__EXERCISE OBJECTIVE__. Rewrite everything from the line containing "What quantity of" down to the line containing "7207 millimetres", rows included. In the answers only, multiply every number (distances and point coordinates) by 1.35, rounding each to as many decimal places as it originally had, with halves rounded up.

__DATA LISTING__.
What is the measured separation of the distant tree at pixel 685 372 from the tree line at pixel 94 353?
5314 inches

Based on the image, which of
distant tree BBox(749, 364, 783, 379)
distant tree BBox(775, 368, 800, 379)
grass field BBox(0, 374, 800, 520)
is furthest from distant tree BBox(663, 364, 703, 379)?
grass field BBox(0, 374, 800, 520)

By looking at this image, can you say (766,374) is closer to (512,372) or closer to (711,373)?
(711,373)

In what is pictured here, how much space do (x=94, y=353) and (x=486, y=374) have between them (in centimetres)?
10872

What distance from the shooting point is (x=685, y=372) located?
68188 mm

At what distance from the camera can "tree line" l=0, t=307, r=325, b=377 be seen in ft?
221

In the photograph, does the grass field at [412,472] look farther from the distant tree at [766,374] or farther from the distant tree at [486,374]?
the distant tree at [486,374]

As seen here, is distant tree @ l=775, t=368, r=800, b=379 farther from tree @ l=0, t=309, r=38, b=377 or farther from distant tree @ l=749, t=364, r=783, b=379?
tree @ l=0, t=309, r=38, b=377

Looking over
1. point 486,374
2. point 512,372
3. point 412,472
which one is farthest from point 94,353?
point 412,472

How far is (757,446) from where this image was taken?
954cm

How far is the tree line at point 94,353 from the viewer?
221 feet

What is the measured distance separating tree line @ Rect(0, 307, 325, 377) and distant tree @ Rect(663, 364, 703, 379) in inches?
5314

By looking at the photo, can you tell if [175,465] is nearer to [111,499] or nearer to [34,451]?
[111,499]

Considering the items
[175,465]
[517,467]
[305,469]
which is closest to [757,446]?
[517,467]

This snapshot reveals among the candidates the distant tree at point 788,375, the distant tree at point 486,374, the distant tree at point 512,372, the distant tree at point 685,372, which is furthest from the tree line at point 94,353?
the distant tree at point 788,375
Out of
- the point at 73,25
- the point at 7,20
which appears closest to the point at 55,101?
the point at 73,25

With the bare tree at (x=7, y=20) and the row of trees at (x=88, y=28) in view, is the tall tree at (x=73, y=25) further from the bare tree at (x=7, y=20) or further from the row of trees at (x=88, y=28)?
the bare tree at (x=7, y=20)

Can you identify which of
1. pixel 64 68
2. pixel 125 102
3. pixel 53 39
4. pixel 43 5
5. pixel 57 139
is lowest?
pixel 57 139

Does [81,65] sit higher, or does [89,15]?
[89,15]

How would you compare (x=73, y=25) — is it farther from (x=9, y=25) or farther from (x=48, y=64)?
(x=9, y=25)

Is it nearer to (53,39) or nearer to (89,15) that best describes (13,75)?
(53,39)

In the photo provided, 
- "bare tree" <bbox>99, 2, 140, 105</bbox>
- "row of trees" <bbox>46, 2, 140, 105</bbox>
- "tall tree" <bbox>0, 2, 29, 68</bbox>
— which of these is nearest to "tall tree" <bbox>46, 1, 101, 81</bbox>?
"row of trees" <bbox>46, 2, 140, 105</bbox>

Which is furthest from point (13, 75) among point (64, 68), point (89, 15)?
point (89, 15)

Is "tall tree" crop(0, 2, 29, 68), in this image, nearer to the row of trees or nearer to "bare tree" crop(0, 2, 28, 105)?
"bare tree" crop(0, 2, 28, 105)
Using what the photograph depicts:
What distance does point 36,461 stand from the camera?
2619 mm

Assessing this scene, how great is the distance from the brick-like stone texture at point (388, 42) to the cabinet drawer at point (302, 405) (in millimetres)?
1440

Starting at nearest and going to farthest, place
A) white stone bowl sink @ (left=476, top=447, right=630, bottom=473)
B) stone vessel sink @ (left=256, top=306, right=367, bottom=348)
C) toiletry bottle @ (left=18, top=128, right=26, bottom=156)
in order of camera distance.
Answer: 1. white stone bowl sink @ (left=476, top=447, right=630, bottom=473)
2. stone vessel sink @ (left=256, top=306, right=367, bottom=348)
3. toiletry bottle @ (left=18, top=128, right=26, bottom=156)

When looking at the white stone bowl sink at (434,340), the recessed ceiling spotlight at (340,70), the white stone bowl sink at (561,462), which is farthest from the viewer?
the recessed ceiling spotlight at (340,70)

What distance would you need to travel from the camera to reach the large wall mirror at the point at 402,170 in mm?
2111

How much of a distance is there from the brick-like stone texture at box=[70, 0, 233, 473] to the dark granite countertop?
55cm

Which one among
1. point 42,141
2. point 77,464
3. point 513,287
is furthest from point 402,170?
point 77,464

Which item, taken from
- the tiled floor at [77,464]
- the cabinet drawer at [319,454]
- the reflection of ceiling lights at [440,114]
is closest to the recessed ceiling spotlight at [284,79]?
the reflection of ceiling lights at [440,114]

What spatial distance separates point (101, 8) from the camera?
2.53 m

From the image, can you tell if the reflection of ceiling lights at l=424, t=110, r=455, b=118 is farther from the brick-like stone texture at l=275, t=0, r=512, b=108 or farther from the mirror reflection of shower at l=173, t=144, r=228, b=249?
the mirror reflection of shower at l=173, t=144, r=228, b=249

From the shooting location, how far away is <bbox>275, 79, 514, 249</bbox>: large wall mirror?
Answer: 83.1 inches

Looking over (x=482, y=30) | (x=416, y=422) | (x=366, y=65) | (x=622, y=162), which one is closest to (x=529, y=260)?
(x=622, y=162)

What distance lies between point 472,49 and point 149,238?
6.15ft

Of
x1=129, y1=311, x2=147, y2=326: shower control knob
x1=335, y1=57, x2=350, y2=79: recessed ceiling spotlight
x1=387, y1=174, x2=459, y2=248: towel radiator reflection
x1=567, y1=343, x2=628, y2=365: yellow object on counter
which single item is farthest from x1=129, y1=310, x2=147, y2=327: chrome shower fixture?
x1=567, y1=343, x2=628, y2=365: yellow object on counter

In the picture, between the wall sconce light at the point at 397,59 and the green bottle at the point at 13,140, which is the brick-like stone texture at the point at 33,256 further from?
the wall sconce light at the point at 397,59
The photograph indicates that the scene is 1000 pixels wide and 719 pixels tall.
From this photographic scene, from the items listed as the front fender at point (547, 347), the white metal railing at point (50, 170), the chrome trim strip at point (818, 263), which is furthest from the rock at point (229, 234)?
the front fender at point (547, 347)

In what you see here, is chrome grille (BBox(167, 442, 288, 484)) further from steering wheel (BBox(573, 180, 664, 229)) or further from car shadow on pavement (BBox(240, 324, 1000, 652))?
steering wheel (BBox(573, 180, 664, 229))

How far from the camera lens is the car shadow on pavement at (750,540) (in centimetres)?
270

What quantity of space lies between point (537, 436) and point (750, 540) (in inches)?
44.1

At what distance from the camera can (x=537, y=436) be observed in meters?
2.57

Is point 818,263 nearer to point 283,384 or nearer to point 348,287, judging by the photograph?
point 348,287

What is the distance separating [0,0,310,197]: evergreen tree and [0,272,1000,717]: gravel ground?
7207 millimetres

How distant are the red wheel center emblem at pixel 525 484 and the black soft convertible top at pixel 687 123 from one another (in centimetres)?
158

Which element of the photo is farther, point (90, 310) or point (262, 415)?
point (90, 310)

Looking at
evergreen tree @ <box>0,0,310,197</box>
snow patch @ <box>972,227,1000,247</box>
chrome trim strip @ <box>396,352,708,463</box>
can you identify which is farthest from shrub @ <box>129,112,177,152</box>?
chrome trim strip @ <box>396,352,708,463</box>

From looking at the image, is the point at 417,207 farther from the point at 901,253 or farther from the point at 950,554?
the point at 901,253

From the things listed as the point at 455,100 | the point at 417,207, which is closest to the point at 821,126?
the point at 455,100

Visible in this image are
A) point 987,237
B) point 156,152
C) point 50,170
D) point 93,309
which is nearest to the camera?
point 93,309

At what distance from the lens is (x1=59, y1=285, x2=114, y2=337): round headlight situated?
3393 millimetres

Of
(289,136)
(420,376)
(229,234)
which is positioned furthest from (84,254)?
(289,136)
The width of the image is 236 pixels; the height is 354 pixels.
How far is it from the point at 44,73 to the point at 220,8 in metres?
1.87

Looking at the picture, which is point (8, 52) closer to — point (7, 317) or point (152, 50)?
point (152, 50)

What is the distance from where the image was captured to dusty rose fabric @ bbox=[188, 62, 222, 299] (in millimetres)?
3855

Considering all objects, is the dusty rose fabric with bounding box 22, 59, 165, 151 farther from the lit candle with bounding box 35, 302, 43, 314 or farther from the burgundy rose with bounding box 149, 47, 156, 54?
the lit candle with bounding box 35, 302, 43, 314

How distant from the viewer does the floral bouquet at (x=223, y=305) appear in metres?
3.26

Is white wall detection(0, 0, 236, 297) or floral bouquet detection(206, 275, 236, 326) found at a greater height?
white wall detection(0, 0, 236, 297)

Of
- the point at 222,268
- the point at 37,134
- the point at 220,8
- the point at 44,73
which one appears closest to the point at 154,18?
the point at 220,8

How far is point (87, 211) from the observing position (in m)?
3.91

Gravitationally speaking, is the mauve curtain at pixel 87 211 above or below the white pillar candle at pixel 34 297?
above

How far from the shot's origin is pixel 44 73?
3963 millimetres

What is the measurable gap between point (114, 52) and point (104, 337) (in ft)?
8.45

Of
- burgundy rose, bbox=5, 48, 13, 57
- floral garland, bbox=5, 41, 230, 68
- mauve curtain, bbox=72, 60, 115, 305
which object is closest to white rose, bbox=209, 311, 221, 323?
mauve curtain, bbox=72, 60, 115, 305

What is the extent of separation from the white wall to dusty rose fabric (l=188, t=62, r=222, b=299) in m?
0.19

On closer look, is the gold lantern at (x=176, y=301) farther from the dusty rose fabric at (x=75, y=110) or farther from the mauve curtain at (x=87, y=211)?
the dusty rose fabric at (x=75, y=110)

__SOLUTION FOR THIS EXERCISE__.
What quantity of space lies between point (537, 436) and point (750, 540) (in inches)?
59.5

At what distance from the camera can (x=537, y=436) be observed in meters?
3.47

Is point 818,263 nearer to point 283,384 or nearer to point 348,287, judging by the photograph?
point 470,387

What is the distance separating [0,0,310,197]: evergreen tree and [0,272,1000,717]: gravel ground?
9729 millimetres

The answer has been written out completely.